> **TASK DETAILS**
Copy the data below line for line, keeping every character unchanged.

Dataset records
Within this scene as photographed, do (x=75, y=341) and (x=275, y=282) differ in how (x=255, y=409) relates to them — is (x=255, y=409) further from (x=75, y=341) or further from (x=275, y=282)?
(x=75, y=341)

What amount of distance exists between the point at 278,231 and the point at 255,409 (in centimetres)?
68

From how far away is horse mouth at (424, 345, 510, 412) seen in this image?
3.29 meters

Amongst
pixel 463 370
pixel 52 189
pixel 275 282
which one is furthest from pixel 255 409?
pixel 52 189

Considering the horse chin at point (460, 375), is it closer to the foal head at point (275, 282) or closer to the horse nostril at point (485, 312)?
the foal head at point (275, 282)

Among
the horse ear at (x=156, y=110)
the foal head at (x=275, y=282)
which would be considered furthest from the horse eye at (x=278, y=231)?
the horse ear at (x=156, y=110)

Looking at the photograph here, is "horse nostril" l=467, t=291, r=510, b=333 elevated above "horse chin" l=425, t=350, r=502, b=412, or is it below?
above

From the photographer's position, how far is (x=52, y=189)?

> **EXERCISE RESULT**
Within this scene as photographed, do (x=75, y=341) and (x=275, y=282) differ in how (x=255, y=409) relates to them — is (x=255, y=409) further from (x=75, y=341) or further from (x=275, y=282)?
(x=75, y=341)

What amount of distance exists between the point at 278,231 and the point at 255,409 (in centimetres)?
68

From how far away is horse mouth at (424, 345, 510, 412) seen in this image?
3.29 meters

Amongst
pixel 463 370
pixel 52 189
pixel 275 282
which one is furthest from pixel 255 409?
pixel 52 189

Considering the horse chin at point (460, 375), is it closer to the foal head at point (275, 282) or closer to the horse nostril at point (485, 312)?
the foal head at point (275, 282)

Among
the horse ear at (x=156, y=110)
the foal head at (x=275, y=282)
which would be considered furthest from the horse eye at (x=278, y=231)?
the horse ear at (x=156, y=110)

Looking at the photograph here, is "horse nostril" l=467, t=291, r=510, b=333 elevated above "horse chin" l=425, t=350, r=502, b=412, or is it below?
above

From the photographer's position, how far is (x=52, y=189)?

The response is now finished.